==== MATERIAL FOR THIS TASK

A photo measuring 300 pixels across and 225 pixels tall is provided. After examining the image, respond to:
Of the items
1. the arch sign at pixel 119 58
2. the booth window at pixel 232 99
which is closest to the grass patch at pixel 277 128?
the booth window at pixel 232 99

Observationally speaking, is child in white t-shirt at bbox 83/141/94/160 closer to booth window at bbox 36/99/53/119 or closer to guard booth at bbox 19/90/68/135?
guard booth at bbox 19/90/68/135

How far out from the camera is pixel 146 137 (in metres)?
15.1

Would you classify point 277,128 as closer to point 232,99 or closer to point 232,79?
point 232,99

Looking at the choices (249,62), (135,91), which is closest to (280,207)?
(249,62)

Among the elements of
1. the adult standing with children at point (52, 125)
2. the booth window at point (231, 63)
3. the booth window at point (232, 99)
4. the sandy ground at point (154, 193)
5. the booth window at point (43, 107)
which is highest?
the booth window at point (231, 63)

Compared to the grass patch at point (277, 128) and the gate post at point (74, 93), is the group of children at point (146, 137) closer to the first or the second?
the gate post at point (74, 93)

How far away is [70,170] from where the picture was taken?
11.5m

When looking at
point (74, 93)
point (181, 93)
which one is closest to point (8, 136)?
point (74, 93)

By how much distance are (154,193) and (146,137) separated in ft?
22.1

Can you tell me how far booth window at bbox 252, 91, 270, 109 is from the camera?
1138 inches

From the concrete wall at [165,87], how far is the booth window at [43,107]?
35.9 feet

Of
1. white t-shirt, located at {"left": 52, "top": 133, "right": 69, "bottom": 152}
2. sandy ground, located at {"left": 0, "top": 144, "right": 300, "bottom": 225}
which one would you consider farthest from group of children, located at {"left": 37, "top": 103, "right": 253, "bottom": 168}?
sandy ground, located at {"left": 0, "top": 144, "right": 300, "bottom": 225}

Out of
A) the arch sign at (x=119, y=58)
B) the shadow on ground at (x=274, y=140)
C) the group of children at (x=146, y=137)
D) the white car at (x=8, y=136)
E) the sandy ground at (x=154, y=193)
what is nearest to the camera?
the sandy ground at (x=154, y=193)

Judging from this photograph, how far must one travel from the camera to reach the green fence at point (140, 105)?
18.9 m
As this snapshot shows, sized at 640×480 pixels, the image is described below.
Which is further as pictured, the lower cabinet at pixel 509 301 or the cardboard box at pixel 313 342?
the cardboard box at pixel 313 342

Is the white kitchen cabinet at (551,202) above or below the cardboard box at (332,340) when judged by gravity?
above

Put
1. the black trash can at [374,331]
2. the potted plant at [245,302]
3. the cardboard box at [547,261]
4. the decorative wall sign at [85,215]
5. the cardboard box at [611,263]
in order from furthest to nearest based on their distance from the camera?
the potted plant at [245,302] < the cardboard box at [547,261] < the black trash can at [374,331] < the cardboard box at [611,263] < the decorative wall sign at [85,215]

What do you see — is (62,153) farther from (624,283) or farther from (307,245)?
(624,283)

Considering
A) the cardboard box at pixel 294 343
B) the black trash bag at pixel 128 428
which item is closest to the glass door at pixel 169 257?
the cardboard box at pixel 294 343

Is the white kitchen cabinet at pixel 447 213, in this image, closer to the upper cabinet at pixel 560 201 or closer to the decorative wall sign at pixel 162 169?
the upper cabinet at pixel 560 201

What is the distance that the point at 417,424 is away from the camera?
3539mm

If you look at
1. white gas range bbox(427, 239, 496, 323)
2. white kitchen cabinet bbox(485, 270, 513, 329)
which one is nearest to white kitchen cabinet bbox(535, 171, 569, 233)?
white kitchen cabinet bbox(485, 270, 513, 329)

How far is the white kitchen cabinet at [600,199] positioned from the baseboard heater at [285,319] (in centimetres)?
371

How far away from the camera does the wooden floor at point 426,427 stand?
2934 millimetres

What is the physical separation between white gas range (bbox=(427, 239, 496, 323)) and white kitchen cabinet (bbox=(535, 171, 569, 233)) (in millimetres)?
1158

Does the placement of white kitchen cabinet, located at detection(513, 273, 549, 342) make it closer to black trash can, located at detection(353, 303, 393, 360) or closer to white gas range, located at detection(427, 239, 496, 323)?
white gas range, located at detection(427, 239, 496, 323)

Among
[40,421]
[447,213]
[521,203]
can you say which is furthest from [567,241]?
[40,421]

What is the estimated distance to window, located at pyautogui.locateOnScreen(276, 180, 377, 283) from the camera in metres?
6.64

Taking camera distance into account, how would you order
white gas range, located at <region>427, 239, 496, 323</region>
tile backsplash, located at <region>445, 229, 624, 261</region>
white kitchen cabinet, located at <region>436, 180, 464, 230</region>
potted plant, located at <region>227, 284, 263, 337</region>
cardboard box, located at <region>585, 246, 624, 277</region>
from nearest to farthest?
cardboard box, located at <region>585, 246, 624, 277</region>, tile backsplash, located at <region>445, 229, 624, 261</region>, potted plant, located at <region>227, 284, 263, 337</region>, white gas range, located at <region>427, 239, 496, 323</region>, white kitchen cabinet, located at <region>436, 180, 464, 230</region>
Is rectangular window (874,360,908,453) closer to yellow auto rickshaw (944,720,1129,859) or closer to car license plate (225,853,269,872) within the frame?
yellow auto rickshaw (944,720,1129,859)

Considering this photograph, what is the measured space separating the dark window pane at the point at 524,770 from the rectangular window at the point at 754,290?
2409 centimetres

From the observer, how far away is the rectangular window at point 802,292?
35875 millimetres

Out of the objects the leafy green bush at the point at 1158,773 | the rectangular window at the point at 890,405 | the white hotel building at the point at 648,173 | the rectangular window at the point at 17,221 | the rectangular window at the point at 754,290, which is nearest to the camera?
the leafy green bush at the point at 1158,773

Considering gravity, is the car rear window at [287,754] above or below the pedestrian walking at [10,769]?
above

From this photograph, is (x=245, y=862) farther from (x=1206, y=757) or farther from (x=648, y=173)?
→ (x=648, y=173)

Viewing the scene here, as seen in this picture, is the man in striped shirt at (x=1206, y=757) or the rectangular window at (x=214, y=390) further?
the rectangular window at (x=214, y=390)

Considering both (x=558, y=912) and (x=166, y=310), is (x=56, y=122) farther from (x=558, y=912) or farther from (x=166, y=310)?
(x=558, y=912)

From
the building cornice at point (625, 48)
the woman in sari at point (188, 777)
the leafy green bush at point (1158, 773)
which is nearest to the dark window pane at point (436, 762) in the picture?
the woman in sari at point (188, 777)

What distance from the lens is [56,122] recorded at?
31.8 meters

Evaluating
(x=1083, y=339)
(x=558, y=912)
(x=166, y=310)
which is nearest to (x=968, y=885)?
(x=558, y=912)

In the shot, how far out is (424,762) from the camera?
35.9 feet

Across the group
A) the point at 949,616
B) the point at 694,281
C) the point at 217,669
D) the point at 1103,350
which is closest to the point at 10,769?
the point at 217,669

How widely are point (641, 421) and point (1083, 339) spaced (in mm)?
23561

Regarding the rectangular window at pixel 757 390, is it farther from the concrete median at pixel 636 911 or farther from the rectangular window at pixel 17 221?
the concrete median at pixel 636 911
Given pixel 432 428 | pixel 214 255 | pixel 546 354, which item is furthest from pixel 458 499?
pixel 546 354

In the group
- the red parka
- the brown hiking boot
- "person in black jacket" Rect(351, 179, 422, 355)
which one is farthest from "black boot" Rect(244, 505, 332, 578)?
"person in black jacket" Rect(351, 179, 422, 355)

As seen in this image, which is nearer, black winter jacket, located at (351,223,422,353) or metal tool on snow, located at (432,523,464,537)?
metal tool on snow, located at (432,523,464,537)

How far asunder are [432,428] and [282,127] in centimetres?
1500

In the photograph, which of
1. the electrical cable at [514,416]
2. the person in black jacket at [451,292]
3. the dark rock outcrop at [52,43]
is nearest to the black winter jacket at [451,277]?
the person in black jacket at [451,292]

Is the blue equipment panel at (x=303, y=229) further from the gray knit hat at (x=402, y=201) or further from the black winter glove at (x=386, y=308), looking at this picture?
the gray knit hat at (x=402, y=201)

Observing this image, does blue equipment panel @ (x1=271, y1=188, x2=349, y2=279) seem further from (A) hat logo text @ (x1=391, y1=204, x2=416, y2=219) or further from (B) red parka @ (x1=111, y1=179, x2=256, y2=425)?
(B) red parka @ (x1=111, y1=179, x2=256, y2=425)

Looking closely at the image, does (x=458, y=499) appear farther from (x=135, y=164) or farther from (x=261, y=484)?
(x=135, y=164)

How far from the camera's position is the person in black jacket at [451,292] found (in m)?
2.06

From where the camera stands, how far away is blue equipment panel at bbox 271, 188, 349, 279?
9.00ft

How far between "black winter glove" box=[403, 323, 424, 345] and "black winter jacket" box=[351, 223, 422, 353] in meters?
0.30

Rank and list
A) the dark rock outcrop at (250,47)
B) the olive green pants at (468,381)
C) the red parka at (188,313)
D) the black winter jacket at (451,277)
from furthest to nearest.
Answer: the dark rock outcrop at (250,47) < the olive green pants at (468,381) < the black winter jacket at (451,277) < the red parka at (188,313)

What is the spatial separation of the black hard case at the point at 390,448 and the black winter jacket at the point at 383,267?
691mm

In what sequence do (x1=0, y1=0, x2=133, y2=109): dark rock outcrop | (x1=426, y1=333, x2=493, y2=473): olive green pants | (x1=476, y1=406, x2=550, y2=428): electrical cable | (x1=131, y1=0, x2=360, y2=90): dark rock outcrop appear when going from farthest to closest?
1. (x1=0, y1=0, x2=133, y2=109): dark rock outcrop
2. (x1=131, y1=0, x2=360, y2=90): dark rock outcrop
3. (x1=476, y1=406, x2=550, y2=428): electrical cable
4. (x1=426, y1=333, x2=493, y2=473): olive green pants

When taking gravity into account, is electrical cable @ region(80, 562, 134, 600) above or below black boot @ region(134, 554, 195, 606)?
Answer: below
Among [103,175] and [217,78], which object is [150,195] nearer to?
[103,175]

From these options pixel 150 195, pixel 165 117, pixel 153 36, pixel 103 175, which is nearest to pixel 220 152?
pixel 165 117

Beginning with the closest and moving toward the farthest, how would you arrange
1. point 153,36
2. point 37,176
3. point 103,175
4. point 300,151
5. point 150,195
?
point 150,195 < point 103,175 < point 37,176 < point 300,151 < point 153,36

========

◆ **SET PROBLEM**
Reproduce verbatim the lines of the records, starting at the line that contains "Beginning with the" and ending with the final line of the records, with both of those lines included.

◆ **RESPONSE TO THE EXERCISE**
Beginning with the closest and moving toward the farthest, how would you arrange
1. point 153,36
2. point 37,176
3. point 103,175
4. point 300,151
5. point 150,195
?
point 150,195 < point 103,175 < point 37,176 < point 300,151 < point 153,36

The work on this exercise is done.